» Material for the task
● ● ● ●

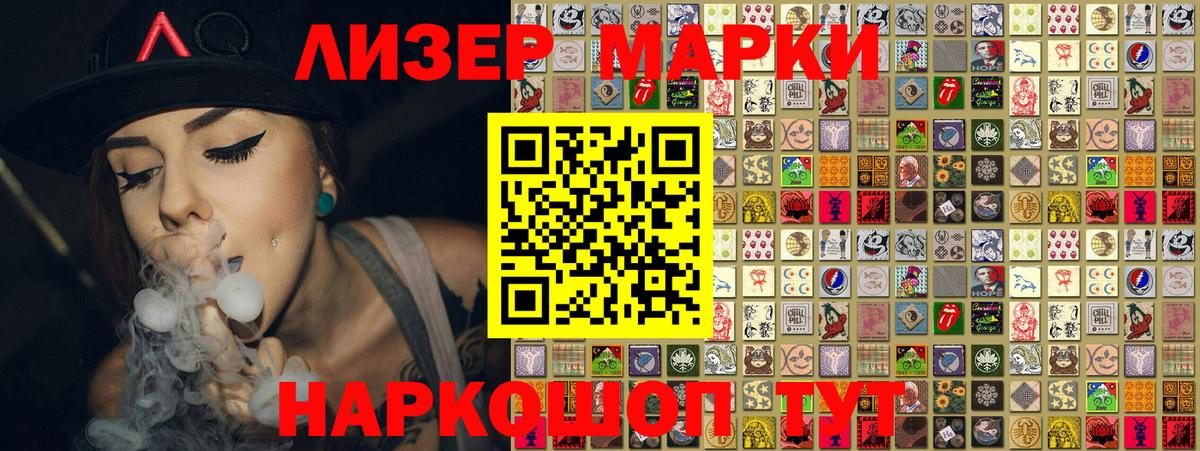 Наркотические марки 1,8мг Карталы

● ● ● ●

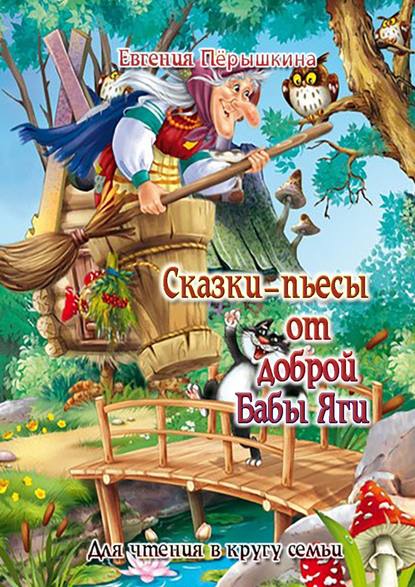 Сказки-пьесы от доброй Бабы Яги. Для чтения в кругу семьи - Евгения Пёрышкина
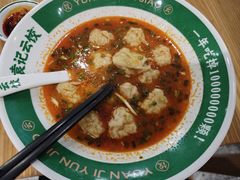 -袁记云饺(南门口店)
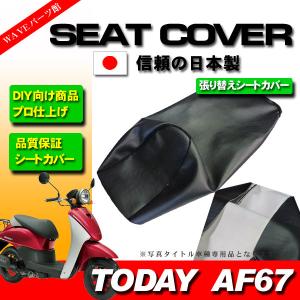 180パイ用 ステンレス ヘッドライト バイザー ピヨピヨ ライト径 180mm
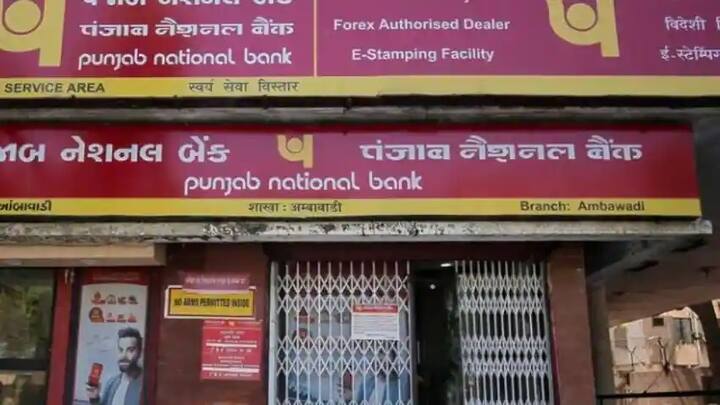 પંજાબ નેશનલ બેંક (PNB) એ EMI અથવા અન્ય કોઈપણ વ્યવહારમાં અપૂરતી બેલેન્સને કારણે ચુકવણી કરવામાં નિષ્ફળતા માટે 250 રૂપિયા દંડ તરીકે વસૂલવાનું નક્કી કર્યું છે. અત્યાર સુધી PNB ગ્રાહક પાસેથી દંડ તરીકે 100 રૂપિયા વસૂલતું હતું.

● ● ● ●

» Task details
What belongs in the answer is each line above from the line with "Сказки-пьесы от доброй Бабы Яги." to the line with "180パイ用 ステンレス ヘッドライト バイザー ピヨピヨ ライト径 180mm", inclusive, reproduced exactly and free of pictures.

» Answer section
 Сказки-пьесы от доброй Бабы Яги. Для чтения в кругу семьи - Евгения Пёрышкина
 -袁记云饺(南门口店)
 180パイ用 ステンレス ヘッドライト バイザー ピヨピヨ ライト径 180mm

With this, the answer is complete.